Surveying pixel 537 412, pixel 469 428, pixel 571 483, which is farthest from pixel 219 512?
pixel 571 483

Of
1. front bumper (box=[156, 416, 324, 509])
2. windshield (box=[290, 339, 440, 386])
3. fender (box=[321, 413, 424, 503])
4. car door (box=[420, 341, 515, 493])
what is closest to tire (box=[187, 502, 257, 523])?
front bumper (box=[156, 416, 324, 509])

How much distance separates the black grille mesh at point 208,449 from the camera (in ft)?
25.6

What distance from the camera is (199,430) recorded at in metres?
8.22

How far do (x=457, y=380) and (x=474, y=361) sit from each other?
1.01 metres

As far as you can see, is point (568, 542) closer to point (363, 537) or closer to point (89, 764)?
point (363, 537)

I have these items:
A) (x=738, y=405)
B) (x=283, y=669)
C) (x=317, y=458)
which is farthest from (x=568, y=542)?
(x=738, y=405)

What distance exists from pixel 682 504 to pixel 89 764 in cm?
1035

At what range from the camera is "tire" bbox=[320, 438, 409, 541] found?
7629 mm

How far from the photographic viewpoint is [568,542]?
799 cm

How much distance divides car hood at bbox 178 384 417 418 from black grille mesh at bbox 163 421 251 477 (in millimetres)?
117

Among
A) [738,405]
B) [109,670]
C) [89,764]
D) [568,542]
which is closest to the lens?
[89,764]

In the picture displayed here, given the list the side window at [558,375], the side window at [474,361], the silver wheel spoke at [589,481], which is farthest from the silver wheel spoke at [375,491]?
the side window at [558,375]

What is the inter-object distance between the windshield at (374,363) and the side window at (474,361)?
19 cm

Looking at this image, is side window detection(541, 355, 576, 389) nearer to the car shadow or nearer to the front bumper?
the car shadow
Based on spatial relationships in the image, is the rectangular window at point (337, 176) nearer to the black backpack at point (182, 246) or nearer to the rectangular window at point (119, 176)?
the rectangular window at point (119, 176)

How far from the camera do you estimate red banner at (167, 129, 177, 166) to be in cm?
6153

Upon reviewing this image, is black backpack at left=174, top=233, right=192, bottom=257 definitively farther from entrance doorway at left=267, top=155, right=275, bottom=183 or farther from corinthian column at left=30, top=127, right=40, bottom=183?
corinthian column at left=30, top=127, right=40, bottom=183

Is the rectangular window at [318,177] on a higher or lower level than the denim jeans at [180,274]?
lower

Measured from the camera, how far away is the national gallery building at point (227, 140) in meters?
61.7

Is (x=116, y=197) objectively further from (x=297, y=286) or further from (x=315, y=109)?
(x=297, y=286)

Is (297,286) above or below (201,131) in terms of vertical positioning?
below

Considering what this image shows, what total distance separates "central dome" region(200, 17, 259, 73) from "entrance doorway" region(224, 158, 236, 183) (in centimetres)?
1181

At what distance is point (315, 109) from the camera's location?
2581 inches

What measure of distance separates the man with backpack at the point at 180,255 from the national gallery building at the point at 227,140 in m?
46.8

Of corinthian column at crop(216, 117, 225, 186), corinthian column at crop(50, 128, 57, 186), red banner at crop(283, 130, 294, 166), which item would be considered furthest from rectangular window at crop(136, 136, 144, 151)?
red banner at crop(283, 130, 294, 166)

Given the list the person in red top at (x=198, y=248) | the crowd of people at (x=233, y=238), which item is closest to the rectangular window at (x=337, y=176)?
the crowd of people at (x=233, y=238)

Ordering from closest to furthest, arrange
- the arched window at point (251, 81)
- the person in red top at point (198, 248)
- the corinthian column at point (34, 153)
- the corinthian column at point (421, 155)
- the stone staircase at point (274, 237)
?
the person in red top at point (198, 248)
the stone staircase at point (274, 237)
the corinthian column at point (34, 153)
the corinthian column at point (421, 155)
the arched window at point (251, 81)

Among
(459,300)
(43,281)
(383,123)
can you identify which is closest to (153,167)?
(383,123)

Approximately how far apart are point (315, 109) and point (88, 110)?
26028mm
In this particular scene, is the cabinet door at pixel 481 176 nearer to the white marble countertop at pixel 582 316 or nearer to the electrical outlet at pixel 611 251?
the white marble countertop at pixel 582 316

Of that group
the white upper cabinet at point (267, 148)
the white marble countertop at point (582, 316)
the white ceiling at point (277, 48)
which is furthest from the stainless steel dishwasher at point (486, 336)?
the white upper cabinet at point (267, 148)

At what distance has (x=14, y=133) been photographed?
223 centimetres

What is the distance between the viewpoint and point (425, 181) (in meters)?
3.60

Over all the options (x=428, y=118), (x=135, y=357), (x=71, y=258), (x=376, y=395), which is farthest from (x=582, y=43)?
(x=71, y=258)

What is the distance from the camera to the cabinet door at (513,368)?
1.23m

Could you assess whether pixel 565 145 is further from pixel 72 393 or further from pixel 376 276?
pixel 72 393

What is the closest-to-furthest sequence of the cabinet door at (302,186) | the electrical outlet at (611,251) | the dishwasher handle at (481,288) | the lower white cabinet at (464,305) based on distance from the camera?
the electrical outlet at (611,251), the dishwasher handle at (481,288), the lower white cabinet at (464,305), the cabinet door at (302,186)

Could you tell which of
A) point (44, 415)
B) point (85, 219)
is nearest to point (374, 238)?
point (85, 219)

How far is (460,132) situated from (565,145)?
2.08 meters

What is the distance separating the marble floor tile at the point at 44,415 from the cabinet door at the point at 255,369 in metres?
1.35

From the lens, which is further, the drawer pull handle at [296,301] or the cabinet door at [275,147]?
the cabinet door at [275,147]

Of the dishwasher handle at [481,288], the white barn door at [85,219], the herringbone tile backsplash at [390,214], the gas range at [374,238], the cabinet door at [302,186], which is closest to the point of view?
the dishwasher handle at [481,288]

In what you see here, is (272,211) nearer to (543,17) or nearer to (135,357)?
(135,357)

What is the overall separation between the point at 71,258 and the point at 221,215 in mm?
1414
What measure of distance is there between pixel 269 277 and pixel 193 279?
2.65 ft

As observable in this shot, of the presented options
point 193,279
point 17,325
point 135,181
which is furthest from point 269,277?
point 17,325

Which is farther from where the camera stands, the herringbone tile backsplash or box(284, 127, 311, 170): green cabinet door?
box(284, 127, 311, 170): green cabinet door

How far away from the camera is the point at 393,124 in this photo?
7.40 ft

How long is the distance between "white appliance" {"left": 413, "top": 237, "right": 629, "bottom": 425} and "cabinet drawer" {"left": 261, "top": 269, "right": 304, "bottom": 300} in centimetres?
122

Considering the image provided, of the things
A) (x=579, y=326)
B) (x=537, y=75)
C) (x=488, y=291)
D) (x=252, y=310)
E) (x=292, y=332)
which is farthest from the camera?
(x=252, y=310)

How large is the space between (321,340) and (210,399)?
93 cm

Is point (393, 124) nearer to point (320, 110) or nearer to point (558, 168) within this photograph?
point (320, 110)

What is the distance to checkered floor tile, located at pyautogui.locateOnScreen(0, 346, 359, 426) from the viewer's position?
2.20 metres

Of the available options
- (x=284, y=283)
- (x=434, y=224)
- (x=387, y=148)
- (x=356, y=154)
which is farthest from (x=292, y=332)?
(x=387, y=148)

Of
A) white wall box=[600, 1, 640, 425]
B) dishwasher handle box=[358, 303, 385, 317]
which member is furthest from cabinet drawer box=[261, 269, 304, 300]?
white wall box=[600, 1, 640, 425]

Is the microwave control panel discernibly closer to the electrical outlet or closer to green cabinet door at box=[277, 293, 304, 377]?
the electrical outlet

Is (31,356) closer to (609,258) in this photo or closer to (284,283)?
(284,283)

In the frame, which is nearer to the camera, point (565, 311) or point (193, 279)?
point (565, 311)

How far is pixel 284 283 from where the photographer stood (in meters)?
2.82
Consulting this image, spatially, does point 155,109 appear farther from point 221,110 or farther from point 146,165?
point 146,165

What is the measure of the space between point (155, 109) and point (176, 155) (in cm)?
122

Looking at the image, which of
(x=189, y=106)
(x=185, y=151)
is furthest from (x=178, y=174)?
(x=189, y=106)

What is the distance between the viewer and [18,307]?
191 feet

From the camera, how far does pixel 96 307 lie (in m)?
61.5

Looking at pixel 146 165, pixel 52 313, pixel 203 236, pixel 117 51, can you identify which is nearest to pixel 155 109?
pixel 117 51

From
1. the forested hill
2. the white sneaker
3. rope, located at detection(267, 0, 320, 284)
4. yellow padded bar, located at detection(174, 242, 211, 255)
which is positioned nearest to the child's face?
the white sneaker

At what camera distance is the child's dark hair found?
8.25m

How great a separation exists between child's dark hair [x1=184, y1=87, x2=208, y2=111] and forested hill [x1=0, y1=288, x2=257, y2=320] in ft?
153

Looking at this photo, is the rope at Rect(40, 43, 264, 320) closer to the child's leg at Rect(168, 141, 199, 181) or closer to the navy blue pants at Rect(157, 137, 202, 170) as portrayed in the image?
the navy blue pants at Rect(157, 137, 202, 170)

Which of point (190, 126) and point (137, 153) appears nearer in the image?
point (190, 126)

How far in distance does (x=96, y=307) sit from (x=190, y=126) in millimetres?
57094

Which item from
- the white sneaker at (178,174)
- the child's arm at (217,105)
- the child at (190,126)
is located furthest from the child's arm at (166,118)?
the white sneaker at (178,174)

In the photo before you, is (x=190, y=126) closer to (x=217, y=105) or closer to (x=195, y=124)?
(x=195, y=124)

Exercise task => Reproduce, word for word, the part of the data above that opens with the line containing "In the photo" and closes with the final line of the data, including both of those lines.

The output =>
In the photo before you, is (x=190, y=126) closer to (x=217, y=105) or closer to (x=195, y=124)?
(x=195, y=124)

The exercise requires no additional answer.